Québec - La nouvelle version de la loi 101 déposée avant Noël

Diane De CourcyPhoto Jean-Louis Fortin / Agence QMI


Charles Lecavalier

QUÉBEC - Le Parti québécois s'appuie sur les études de l'Office québécois de la langue française pour vendre sa nouvelle loi 101, qui touchera directement «la question de la langue de travail».

«C'est très clair que la question de la langue de travail sera abordée dans le projet de loi», a lancé hier la ministre responsable de la Charte de la langue française, Diane De Courcy, lors d'un point de presse improvisé.

«Noël est tôt au Parlement. Ce sera avant Noël», a-t-elle ajouté, confirmant que le projet de loi sur une nouvelle Charte de la langue française sera déposé la semaine prochaine.

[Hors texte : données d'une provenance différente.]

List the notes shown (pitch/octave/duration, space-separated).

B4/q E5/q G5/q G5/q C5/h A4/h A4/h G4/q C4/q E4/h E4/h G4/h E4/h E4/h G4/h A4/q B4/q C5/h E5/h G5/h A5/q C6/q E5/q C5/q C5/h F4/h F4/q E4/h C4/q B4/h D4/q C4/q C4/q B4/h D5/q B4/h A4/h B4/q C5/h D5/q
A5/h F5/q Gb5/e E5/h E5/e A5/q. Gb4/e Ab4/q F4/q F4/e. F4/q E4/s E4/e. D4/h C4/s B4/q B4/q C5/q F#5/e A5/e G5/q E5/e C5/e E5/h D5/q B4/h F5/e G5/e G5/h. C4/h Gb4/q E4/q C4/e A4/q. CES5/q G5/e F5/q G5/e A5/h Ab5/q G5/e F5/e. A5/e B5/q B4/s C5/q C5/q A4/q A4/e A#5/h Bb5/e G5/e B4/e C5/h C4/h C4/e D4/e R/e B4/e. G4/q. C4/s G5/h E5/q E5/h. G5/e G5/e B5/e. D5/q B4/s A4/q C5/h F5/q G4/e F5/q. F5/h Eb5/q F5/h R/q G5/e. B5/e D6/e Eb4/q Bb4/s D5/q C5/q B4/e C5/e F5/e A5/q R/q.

Le Parti québécois avait promis durant la dernière campagne électorale d'imposer la loi 101 aux petites entreprises.

Glissade vers l'anglais

Mme De Courcy croit que le Québec «glisse» vers l'anglais comme langue de travail depuis 1989 et que le rapport de l'OQLF démontre un phénomène de «bilinguisation».

Les études sur la langue du travail réalisées par l'organisme «indiquent que l'utilisation du français comme principale langue de travail a diminué au cours des dernières années», a soutenu cette dernière.

Il reste que ces études démontrent que 89% des Québécois utilisent majoritairement le français au travail. À Montréal, l'usage du français a bondi de 69% à 80% de 1971 à 2010.

Ce qui fait tiquer la ministre, c'est le recul de 2% par rapport au sommet atteint en 1989 et le taux de bilinguisation à Montréal, où 82% des travailleurs utilisent l'anglais et le français au travail.

Pour faire avancer son projet de loi, le Parti québécois devra toutefois convaincre la Coalition avenir Québec.

Son chef, François Legault, est sceptique. Bien que «des efforts sont à faire à Montréal», il faut «d'abord appliquer la loi actuelle», croit l'ancien péquiste.